Agricultura

Radiación y calor de 45°C afectan la calidad de frutas y granos en México

Especialistas advierten que las altas temperaturas y la radiación infrarroja están provocando estrés térmico, menor rendimiento y más plagas en cultivos del noroeste mexicano.

Ana Sofía Pineda
Redactora especializada en agricultura en América Latina. Cubre actualidad agropecuaria, política rural, innovación y comercio agroalimentario, con foco en el impacto regional de las decisiones productivas y regulatorias.

El avance de las altas temperaturas en el noroeste de México está generando preocupación entre productores y especialistas debido a un factor poco visible, pero con importantes consecuencias para la agricultura: la radiación infrarroja (IR). Según advirtió el doctor en geofísica aplicada Juan Espinosa Luna, la combinación de calor extremo y elevados niveles de esta radiación está provocando estrés térmico en los cultivos, afectando rendimientos, calidad y peso de granos y frutas. La situación cobra relevancia en momentos en que algunas zonas de Sinaloa registran temperaturas cercanas a los 45°C.

De acuerdo con el especialista, gran parte de las pérdidas productivas atribuidas únicamente a las altas temperaturas podrían estar relacionadas con la acción combinada de la radiación infrarroja, una forma de energía que no contribuye al crecimiento de las plantas, pero sí incrementa significativamente su temperatura.

"La planta utiliza la luz visible para realizar la fotosíntesis. La radiación infrarroja no le aporta energía para crecer, sino que la calienta", explicó.

Estrés térmico, menor rendimiento y daños en frutos

Espinosa Luna señaló que uno de los principales efectos del exceso de radiación infrarroja es el aumento de la temperatura en hojas y frutos por encima de los 35°C a 40°C, niveles que generan alteraciones fisiológicas importantes.

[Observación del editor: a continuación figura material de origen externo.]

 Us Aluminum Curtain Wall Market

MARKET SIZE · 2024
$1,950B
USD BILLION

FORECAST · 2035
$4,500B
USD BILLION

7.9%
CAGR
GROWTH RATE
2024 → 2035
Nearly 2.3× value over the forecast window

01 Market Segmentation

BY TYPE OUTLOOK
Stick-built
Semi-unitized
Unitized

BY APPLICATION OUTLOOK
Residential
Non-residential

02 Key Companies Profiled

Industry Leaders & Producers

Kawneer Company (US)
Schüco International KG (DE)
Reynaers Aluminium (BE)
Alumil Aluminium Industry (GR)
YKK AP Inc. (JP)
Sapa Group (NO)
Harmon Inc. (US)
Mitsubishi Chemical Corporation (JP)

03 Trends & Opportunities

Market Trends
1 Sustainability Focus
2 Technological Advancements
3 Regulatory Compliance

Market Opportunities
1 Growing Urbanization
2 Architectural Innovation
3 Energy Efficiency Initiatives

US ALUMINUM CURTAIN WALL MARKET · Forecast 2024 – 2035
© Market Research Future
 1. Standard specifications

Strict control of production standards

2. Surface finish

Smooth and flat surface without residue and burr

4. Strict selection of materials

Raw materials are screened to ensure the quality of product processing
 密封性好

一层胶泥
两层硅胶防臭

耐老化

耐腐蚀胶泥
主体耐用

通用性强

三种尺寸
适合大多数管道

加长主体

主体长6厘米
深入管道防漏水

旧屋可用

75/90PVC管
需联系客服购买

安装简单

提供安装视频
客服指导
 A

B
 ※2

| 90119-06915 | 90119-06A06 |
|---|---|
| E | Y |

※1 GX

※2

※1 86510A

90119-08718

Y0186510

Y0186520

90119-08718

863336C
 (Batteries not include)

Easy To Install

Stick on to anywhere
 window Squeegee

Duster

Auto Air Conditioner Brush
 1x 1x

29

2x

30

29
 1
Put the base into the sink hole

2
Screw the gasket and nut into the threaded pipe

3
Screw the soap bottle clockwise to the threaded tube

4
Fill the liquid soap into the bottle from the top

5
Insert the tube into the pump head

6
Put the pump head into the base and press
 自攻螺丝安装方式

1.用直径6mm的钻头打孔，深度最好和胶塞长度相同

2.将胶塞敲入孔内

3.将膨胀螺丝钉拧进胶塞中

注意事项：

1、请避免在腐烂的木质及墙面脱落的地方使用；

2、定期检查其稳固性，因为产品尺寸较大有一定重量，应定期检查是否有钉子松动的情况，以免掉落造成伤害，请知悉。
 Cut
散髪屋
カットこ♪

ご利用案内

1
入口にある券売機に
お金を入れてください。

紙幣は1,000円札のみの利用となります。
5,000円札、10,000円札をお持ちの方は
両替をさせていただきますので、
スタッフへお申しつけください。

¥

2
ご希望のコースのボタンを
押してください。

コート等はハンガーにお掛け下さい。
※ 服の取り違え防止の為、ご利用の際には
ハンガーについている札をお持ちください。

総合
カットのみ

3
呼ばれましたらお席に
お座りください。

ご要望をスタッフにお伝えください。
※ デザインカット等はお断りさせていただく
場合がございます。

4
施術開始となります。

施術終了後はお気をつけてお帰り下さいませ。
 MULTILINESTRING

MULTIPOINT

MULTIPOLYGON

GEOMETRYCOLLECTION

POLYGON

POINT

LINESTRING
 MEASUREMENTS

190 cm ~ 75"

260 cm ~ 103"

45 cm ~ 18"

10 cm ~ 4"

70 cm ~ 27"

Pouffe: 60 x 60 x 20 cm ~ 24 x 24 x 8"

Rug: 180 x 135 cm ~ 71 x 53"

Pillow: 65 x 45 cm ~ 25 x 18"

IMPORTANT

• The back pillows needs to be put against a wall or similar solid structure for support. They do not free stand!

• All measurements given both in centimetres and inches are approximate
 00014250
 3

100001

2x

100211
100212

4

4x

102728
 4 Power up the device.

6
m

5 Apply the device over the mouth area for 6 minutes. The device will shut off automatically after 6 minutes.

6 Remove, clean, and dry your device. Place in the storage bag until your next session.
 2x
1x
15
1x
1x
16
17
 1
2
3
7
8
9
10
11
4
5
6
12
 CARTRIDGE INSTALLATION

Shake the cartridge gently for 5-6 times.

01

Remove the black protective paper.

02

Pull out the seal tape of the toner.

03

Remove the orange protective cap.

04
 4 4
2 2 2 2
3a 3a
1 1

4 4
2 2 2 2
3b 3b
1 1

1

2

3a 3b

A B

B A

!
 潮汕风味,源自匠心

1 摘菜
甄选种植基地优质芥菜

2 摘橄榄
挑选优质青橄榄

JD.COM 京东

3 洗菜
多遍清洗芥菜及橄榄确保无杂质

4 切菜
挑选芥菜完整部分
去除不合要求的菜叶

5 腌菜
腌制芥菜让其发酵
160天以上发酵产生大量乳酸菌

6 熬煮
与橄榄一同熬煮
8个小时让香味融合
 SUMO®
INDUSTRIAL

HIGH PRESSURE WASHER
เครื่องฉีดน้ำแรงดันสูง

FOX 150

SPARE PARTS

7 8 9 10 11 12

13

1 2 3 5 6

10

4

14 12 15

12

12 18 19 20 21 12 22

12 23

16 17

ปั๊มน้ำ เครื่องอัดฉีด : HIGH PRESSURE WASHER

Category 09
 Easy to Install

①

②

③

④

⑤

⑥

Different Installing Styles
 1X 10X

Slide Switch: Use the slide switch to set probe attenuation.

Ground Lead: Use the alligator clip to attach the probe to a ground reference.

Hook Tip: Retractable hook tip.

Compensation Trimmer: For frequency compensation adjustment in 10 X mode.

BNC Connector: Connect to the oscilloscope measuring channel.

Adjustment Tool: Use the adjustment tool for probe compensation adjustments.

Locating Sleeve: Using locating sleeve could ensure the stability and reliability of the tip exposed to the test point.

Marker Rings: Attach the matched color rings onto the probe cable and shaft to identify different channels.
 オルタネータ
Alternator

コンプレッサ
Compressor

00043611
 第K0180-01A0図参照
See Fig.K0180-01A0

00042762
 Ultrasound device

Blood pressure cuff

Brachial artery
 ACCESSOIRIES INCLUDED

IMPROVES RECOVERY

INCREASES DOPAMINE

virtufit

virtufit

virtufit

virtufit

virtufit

Entre los síntomas observados figuran hojas enrolladas, amarillamiento, manchas blancas o secas y quemaduras en frutos, un fenómeno conocido como escaldadura solar. Cultivos como tomate, chile, uva, lechuga, fresa, mango y aguacate figuran entre los más sensibles a estas condiciones.

Además, el especialista explicó que las flores pueden desprenderse antes de completar la formación del fruto, reduciendo directamente el potencial productivo de las plantas.

En el caso de los granos, el exceso de calor favorece la deshidratación y puede afectar el llenado adecuado, generando menores rendimientos y disminuyendo la calidad comercial de la cosecha.

Menos agua disponible y más riesgo de plagas

Otro de los efectos asociados a la radiación infrarroja es el aumento de la transpiración vegetal. Cuando la temperatura se vuelve excesiva, las plantas cierran sus estomas para evitar la pérdida de agua.

Sin embargo, esta respuesta defensiva tiene consecuencias. Al cerrarse los estomas, disminuye el ingreso de dióxido de carbono (CO?), indispensable para la fotosíntesis, reduciendo la capacidad de crecimiento y producción.

"Se cierra el estoma para no perder más agua, pero entonces no entra CO? y la fotosíntesis se detiene. Se pierde producción", explicó el investigador.

La situación se agrava porque el estrés térmico también debilita las defensas naturales de los cultivos. Según Espinosa Luna, estas condiciones favorecen la proliferación de plagas como araña roja, mosca blanca y trips, además de enfermedades causadas por hongos como el oídio.

"Planta estresada por calor significa defensas más bajas y mayor facilidad para la entrada de plagas", sostuvo.

El especialista recordó que cerca del 50% de la energía solar que llega a los campos corresponde a radiación infrarroja, una proporción que aumenta su impacto durante los períodos de calor intenso.

La advertencia llega en un contexto marcado por olas de calor cada vez más frecuentes en América Latina. Para los productores, comprender el efecto de la radiación infrarroja puede convertirse en una herramienta clave para adaptar estrategias de manejo, optimizar el riego y reducir las pérdidas asociadas a eventos climáticos extremos que afectan cada vez más a la agricultura regional.